Task directions => Would you reproduce the data below exactly, please, leaving out its images?

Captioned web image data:
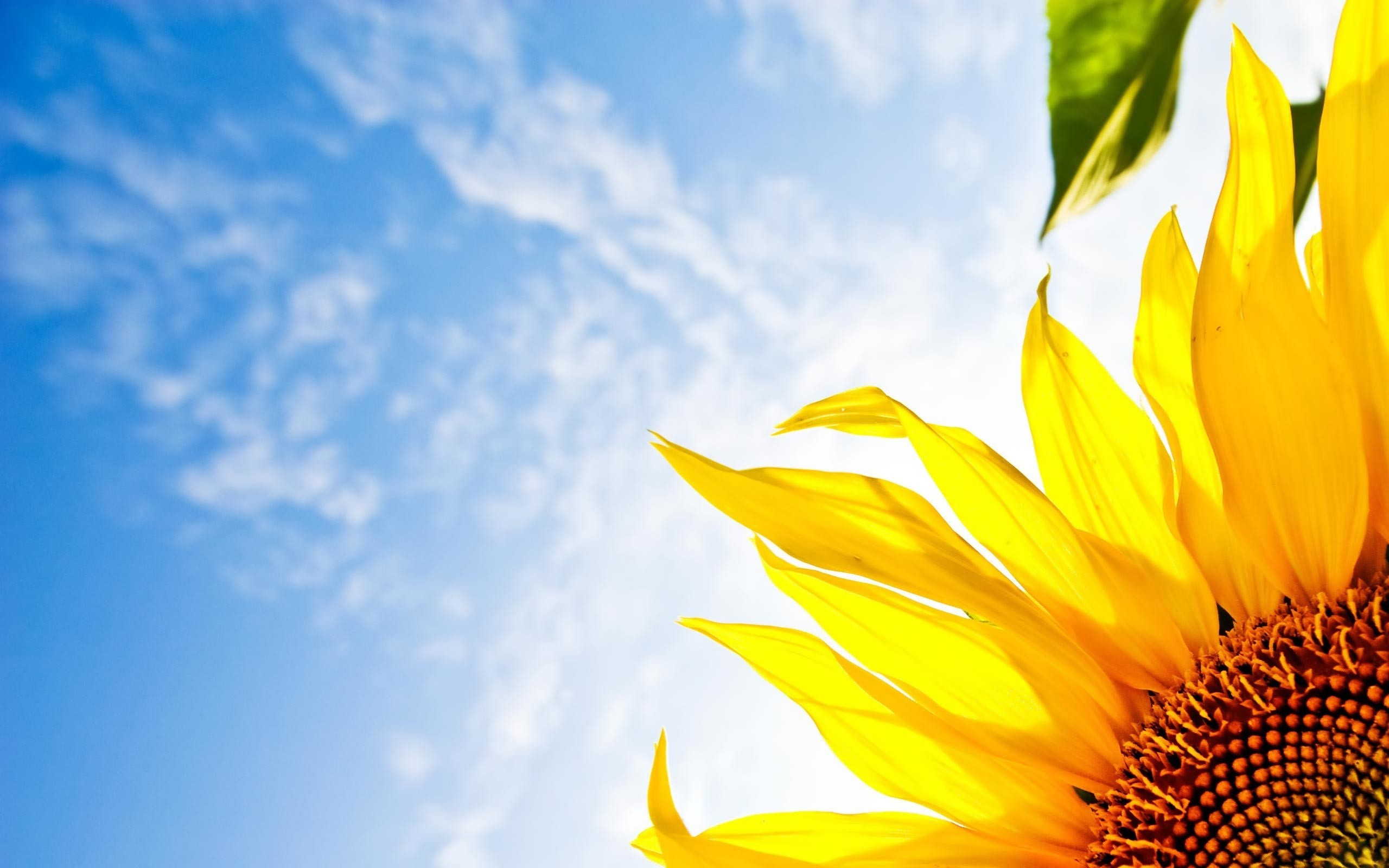 2560x1600 Desktop Wallpaper Gallery Windows Sky Sunflower Free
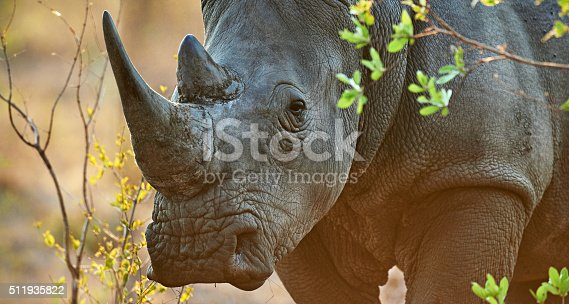 Shot of a rhinoceros in its natural habitathttp://195.154.178.81/DATA/i_collage/pi/shoots/806412.jpg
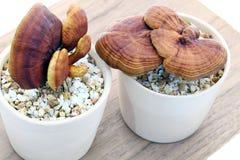 lucidum ganoderma Стоковые Изображения RF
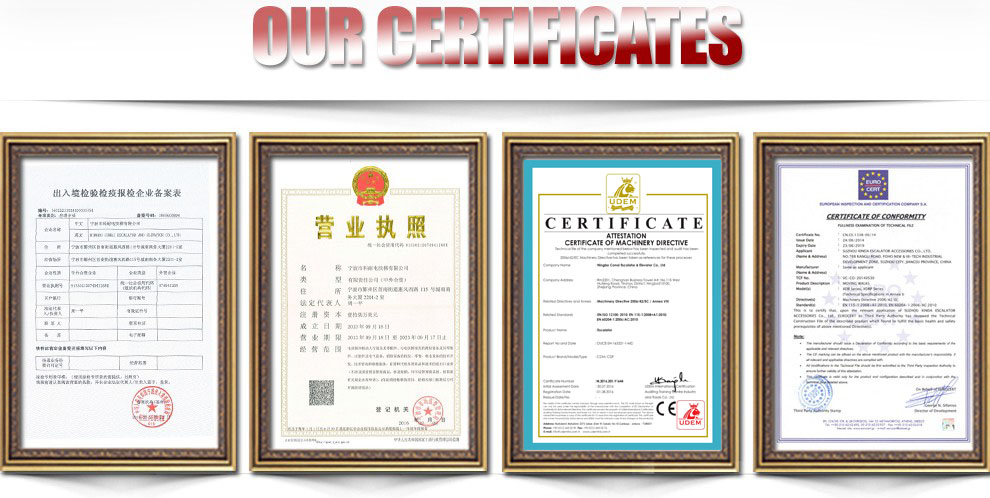 CNRC-018 Best sale Fujitec escalator reversing chain, chain with 609-2RS bearing 17/18/19 sheets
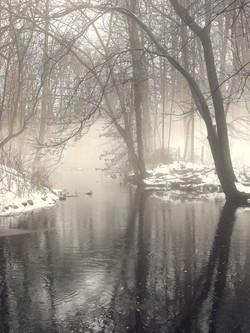 Stream Fog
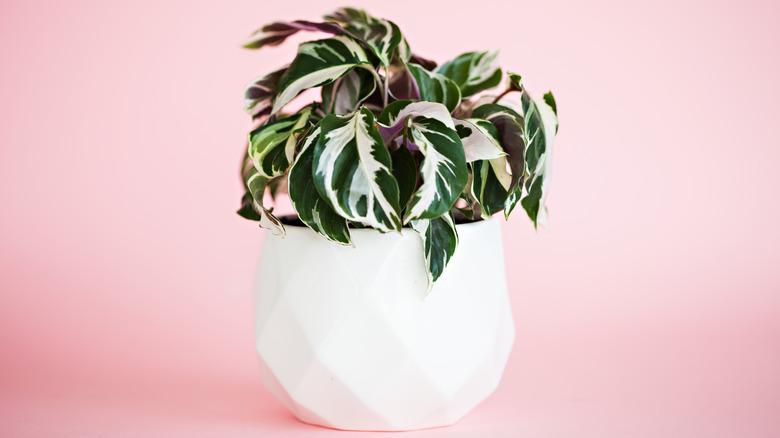 Calathea in a white pot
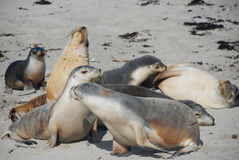 Seal. Family stay on beach royalty free stock photo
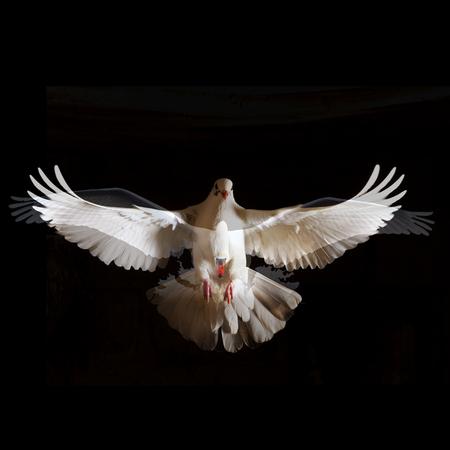 gravedad: dos pájaros blancos con alas abiertas vuelan libres de la oscuridad conceptos de libertad y liberación de algo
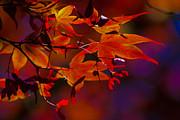 Royal Autumn A Print by Jennifer Apffel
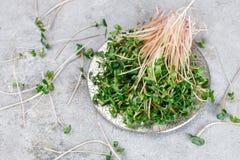 Roher grüner organischer Rettich oder daikon Microgreens Lizenzfreies Stockbild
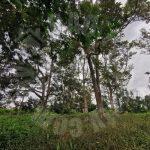 kangkar pulai 2 agricultural  landss 1.9 acres land-area sale from rm 900,000 in kangkar pulai, johor, malaysia #7379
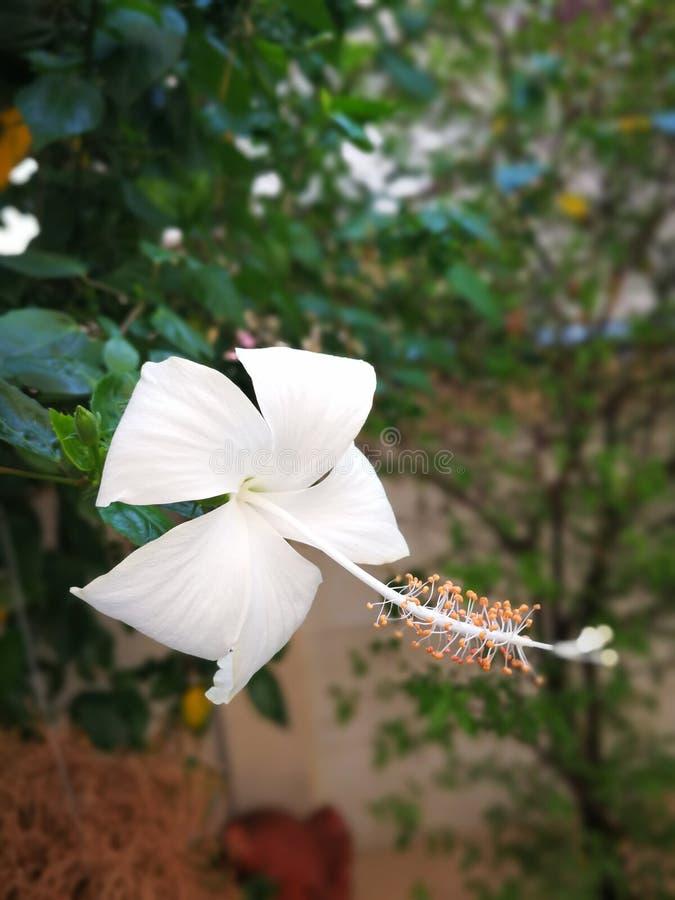 La fleur blanche de chaussure photographie stock libre de droits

Answer section =>
 2560x1600 Desktop Wallpaper Gallery Windows Sky Sunflower Free
 Shot of a rhinoceros in its natural habitathttp://195.154.178.81/DATA/i_collage/pi/shoots/806412.jpg
 lucidum ganoderma Стоковые Изображения RF
 CNRC-018 Best sale Fujitec escalator reversing chain, chain with 609-2RS bearing 17/18/19 sheets
 Stream Fog
 Calathea in a white pot
 Seal. Family stay on beach royalty free stock photo
 gravedad: dos pájaros blancos con alas abiertas vuelan libres de la oscuridad conceptos de libertad y liberación de algo
 Royal Autumn A Print by Jennifer Apffel
 Roher grüner organischer Rettich oder daikon Microgreens Lizenzfreies Stockbild
 kangkar pulai 2 agricultural  landss 1.9 acres land-area sale from rm 900,000 in kangkar pulai, johor, malaysia #7379
 La fleur blanche de chaussure photographie stock libre de droits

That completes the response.